用Spark操作hive是遇到一个异常:
Exception in thread "main" java.lang.NoClassDefFoundError: org/codehaus/janino/InternalCompilerException
at org.apache.spark.sql.catalyst.expressions.codegen.CodegenContext.addMutableState(CodeGenerator.scala:275)
at org.apache.spark.sql.execution.InputRDDCodegen.doProduce(WholeStageCodegenExec.scala:458)
at org.apache.spark.sql.execution.InputRDDCodegen.doProduce$(WholeStageCodegenExec.scala:456)
at org.apache.spark.sql.execution.InputAdapter.doProduce(WholeStageCodegenExec.scala:496)
at org.apache.spark.sql.execution.CodegenSupport.$anonfun$produce$1(WholeStageCodegenExec.scala:95)
at org.apache.spark.sql.execution.SparkPlan.$anonfun$executeQuery$1(SparkPlan.scala:213)
at org.apache.spark.rdd.RDDOperationScope$.withScope(RDDOperationScope.scala:151)..............
我这原本涉及该问题的相关依赖是这些:
<dependency>
<groupId>org.apache.spark</groupId>
<artifactId>spark-sql_2.12</artifactId>
<version>3.0.0</version>
</dependency>
查阅资料说缺少相关依赖,于是加上该依赖:
<dependency>
<groupId>org.codehaus.janino</groupId>
<artifactId>janino</artifactId>
<version>3.0.8</version>
</dependency>
添加完依赖记得重新加载一下
再运行代码又出了个新异常:
2023-08-07 21:22:59,172{yy/MM/ddorg.codehaus.janino.InternalCompilerException: Compiling "GeneratedClass": Two non-abstract methods "public int scala.collection.TraversableOnce.size()" have the same parameter types, declaring type and return type
at org.codehaus.janino.UnitCompiler.compileUnit(UnitCompiler.java:361)
at org.codehaus.janino.SimpleCompiler.cook(SimpleCompiler.java:234)
at org.codehaus.janino.SimpleCompiler.compileToClassLoader(SimpleCompiler.java:446)

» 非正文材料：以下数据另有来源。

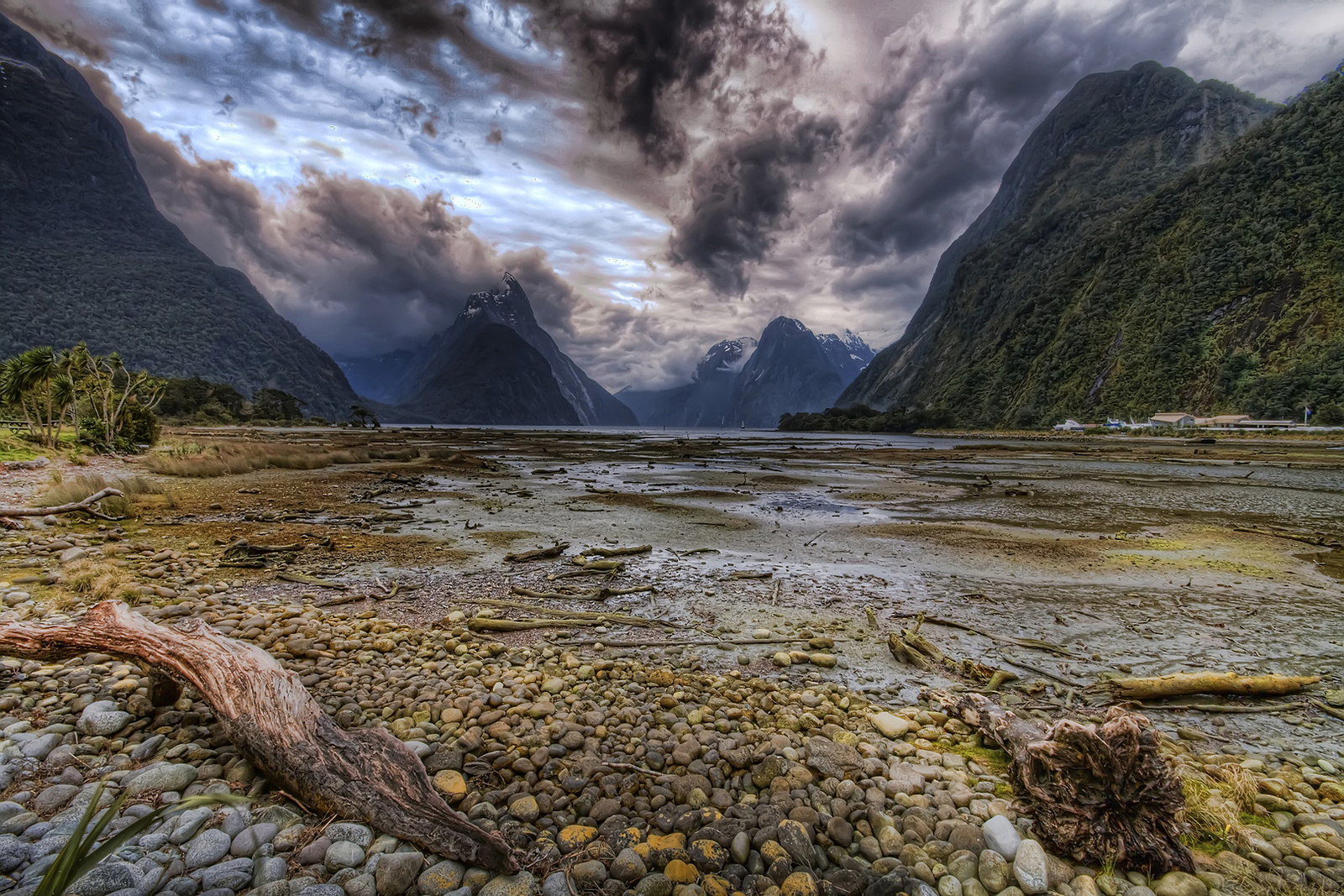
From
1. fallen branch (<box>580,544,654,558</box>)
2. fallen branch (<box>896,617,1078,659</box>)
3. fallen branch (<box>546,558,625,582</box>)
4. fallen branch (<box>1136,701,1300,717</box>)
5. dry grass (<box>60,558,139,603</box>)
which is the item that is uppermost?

at org.codehaus.janino.ClassBodyEvaluator.compileToClass(ClassBodyEvaluator.java:313)
at org.codehaus.janino.ClassBodyEvaluator.cook(ClassBodyEvaluator.java:235)
at org.codehaus.janino.SimpleCompiler.cook(SimpleCompiler.java:204)
at org.codehaus.commons.compiler.Cookable.cook(Cookable.java:80)
at org.apache.spark.sql.catalyst.expressions.codegen.CodeGenerator$.org$apache$spark$sql$catalyst$expressions$codegen$CodeGenerator$$doCompile(CodeGenerator.scala:1370)
at org.apache.spark.sql.catalyst.expressions.codegen.CodeGenerator$$anon$1.load(CodeGenerator.scala:1467)
at org.apache.spark.sql.catalyst.expressions.codegen.CodeGenerator$$anon$1.load(CodeGenerator.scala:1464)
at org.sparkproject.guava.cache.LocalCache$LoadingValueReference.loadFuture(LocalCache.java:3599).................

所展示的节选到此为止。